Grant Reeher, profesor de la Universidad de Syracuse, analiza el problema racial en EE UU en el contexto del juicio por la muerte del afroamericano

El reverendo Jesse Jackson en una manifestación en Minneapolis
El reverendo Jesse Jackson en una manifestación en MinneapolisOCTAVIO JONESREUTERS

-¿Cuales son las lecciones que nos deja el juicio por la muerte de George Floyd?

-La fiscalía presentó un caso muy completo, con testimonios muy contundentes de peritos policiales. Pero los casos contra agentes de Policía que trabajan en estas situaciones de conflicto y tensión suelen ser difíciles de ganar. Hay mucha empatía entre la población hacia la Policía, dados los peligros muy reales que enfrentan en el trabajo. Puede ser difícil obtener un veredicto de culpabilidad unánime.

-¿En qué medida este caso será un punto de inflexión en la lucha contra el racismo en Estados Unidos?

-La lucha de Estados Unidos contra el racismo es tan antigua como el país, y ha sido una historia de progreso desigual en lugar de una línea constante. Ningún acontecimiento, a excepción de la la guerra civil del siglo XIX, es realmente un punto de inflexión. La muerte de George Floyd, como el ejemplo reciente más atroz de fuerza policial excesiva utilizada contra un sospechoso afroamericano, ha servido como escudo para el movimiento Black Lives Matter y ha dado pie a la reforma de las prácticas policiales en general. Un veredicto de no culpabilidad probablemente convertirá el caso en un momento crítico de la historia en curso.

-¿Por qué la sociedad estadounidense aún no ha resuelto el problema con el racismo?

-Ningún país occidental ha estado cerca de resolver este problema, así que no creo que la pregunta sea del todo justa. Las naciones occidentales que parecen tener menos conflictos con el racismo tienden a ser mucho más homogéneas que EE UU. Estados Unidos es más diverso étnicamente que la mayoría de las otras democracias occidentales y también se enfrentan más claramente con el legado de la esclavitud. Estos dos factores dificultan esta lucha. También es un país profundamente individualista, por lo que los intentos a nivel social de abordar el racismo a través de mecanismos gubernamentales pueden tropezar con una fuerte oposición política.

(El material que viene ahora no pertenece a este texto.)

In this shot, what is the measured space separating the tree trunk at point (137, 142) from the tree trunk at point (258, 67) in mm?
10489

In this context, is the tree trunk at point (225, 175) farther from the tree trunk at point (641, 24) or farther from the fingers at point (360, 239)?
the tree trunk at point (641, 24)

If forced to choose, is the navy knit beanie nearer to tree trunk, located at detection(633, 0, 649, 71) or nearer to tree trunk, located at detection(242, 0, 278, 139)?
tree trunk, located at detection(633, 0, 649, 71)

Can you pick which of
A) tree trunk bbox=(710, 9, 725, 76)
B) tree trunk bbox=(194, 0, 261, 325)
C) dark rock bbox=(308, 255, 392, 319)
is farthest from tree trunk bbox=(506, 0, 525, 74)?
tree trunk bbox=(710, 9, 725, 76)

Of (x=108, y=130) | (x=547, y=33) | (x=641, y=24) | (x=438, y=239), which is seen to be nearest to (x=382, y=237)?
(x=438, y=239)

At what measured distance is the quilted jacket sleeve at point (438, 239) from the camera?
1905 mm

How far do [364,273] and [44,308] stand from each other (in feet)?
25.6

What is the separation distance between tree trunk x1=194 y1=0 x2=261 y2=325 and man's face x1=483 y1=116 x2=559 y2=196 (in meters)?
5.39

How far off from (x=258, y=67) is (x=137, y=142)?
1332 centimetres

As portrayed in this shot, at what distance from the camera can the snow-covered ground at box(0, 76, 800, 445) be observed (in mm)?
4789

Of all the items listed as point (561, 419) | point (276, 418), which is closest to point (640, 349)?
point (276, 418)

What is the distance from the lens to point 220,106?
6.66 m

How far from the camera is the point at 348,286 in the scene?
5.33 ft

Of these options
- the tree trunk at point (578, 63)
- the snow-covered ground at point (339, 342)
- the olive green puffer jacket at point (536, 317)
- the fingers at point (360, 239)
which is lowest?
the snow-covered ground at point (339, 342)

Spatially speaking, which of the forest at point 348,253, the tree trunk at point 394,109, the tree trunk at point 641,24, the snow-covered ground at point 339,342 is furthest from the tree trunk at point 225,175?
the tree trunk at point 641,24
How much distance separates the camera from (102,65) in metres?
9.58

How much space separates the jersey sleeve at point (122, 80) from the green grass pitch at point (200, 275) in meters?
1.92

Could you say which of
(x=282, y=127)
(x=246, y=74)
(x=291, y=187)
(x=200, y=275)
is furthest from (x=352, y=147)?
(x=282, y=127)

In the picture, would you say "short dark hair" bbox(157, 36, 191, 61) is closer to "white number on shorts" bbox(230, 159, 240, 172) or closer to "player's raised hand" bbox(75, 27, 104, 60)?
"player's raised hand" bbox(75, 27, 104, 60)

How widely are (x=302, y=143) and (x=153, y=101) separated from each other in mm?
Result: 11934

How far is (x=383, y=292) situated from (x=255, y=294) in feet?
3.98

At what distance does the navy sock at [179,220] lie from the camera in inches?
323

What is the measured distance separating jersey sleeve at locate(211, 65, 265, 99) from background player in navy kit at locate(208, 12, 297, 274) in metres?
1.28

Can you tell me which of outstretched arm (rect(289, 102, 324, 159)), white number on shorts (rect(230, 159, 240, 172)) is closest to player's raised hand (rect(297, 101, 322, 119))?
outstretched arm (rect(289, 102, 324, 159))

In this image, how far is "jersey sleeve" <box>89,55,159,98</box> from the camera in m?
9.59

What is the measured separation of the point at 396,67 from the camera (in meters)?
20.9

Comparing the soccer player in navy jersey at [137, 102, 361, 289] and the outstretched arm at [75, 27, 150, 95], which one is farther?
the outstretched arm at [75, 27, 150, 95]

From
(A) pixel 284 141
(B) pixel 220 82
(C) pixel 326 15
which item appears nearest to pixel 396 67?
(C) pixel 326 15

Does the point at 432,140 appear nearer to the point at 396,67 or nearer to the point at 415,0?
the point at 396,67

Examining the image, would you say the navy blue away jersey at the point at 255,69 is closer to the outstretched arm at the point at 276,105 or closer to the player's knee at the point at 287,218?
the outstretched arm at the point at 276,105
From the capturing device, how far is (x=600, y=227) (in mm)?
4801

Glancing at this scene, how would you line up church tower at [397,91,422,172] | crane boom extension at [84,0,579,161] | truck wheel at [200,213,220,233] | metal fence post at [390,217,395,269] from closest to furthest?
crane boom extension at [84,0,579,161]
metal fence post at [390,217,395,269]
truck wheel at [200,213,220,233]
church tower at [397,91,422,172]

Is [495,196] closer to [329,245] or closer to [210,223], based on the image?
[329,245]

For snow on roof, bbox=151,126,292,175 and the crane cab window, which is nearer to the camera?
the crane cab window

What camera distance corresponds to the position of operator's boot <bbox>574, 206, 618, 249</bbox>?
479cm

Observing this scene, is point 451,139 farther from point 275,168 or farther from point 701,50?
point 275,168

-¿La presidencia de Trump fomentó el racismo en Estados Unidos?

-Trump no inventó estos comportamientos racistas, pero ciertamente pudo desencadenarlos y alentarlos. Su balance final en la lucha contra el racismo en EE UU tiene claroscuros. Por un lado, su retórica y estilo contribuyeron a promover más acciones racistas, pero por otro lado, la reacción en su contra ha elevado la conciencia racial entre la población, además de dividir aún más a la sociedad en términos políticos.

-¿Qué se puede hacer desde el Congreso para aliviar la brutalidad policial contra los negros?

-La gestión de las policías es en gran medida un asunto local y regional. Pero el Capitolio podría iniciar y financiar esfuerzos para una mejor capacitación policial y podría aprobar algunos requisitos generales sobre capacitación y participación policial que estén vinculados al financiamiento.